Il 5° comma dell’art. 1469 bis, poi, attribuisce al professionista finanziario la facoltà di “modificare senza preavviso, sempre che vi sia un giustificato motivo, il tasso di interesse e l’importo di qualunque altro onere relativo alla prestazione finanziaria originariamente convenuti, dandone immediatamente comunicazione al consumatore che ha diritto di recedere dal contratto”. Dall’altro lato il Tribunale di Bolzano ha rilevato un problema di coordinamento con il Testo Unico Bancario, il quale, a differenza dell’articolo 1469 bis 5° comma, prevede che lo ius variandi debba essere previsto nel contratto con clausola specificamente approvata per iscritto dal cliente (articolo 117 5° comma) e stabilisce un termine di 15 giorni per l’esercizio del diritto di recesso dal parte del cliente nonchè il diritto di quest’ultimo di ottenere, in sede di liquidazione del rapporto, l’applicazione delle condizioni precedentemente praticate (articolo 118 3° comma); l’articolo 1469 bis 5° comma, invece, a differenza del T.U.B., prevede che l’esercizio dello ius variandi sia subordinato alla ricorrenza di un giustificato motivo.

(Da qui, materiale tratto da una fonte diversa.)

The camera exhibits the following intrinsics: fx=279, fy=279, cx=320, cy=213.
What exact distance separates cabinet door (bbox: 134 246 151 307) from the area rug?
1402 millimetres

A conclusione di queste premesse, la sentenza in esame statuisce che “le due normative (n.d.r.: art. 1469 bis c.c. e T.U.B.) devono essere integrate tra loro allo scopo di offrire al consumatore il massimo di tutela: quindi lo ius variandi deve essere previsto nel contratto con clausola specificamente approvata, il suo esercizio presuppone un giustificato motivo, il consumatore conserva il diritto di recesso nel termine congruo di 15 giorni e di ottenere, in sede di liquidazione del rapporto, l’applicazione delle condizioni precedentemente praticate”.

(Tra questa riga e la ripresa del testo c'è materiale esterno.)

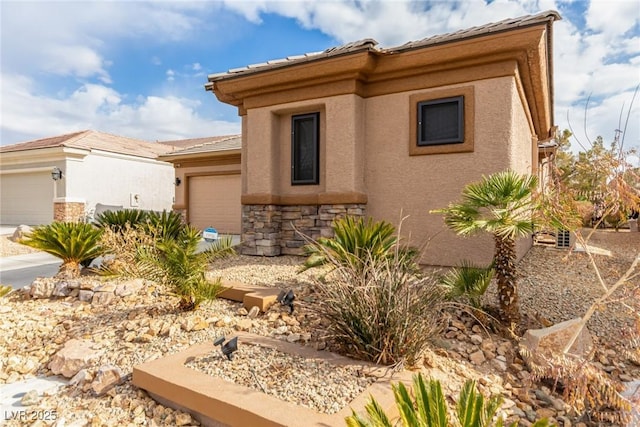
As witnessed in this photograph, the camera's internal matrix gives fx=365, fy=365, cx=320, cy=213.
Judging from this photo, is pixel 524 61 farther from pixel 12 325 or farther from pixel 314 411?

Partendo da questo presupposto, e colmandolo con il dettato dell’articolo 118 T.U.B. che prevede che il recesso non può essere condizionato al pagamento di alcuna penalità (salvo l’obbligo di rimborso delle spese effettivamente sostenute), il Tribunale di Bolzano ha definitivamente stabilito che “deve ritenersi vessatoria, ai sensi dell’articolo 1469 bis c.c., la clausola che, prevedendo per l’esercizio del recesso il pagamento di somme qualificate come spese ma non qualificabili tali nella sostanza (perché non effettive e documentate), è volta ad aggirare la normativa speciale in materia bancaria (che invece prevede espressamente il diritto del consumatore di recedere senza penalità) creando una vera e propria caparra penitenziale.

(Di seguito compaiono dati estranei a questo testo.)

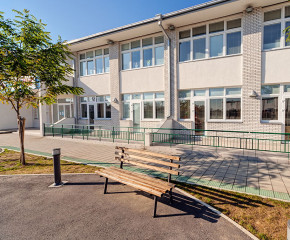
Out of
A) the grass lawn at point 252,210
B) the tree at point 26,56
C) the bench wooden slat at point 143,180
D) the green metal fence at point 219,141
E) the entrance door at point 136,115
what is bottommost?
the grass lawn at point 252,210

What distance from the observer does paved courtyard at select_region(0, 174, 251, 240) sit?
302 centimetres

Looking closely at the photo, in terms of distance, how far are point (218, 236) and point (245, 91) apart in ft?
30.6

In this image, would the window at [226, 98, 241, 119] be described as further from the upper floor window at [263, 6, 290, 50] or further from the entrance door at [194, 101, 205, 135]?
the upper floor window at [263, 6, 290, 50]

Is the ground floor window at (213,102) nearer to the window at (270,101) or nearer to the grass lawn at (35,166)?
the window at (270,101)

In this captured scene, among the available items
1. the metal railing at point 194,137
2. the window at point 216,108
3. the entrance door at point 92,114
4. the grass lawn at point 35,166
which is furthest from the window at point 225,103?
the entrance door at point 92,114

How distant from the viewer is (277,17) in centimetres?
959

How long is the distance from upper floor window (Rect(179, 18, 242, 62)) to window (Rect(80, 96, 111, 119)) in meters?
7.09

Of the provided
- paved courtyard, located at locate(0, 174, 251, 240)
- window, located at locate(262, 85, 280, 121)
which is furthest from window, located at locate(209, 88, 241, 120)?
paved courtyard, located at locate(0, 174, 251, 240)

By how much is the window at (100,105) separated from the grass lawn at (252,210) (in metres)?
12.1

In definitiva è emersa l’abusività della clausola contenuta nelle condizioni generali disciplinanti i contratti di conto corrente predisposti dalla Banca XXX nella parte in cui prevede l’obbligo del cliente di corrispondere una somma a titolo di “commissioni richiesta estinzione conto” anche nell’ipotesi in cui il diritto di recesso sia stato esercitato dal cliente a seguito della comunicazione da parte dell’istituto di credito della unilaterale modificazione dei tassi, prezzi e altre condizioni, ai sensi dell’art. 118 del D.Lgs. 1.9.1993 n. 385, senza che la somma richiesta risulti corrispondere a spese effettivamente sostenute da parte della banca e adeguatamente documentate. L’uso di tale clausola va inibito ai sensi dell’art. 1469 sexies c.c.”.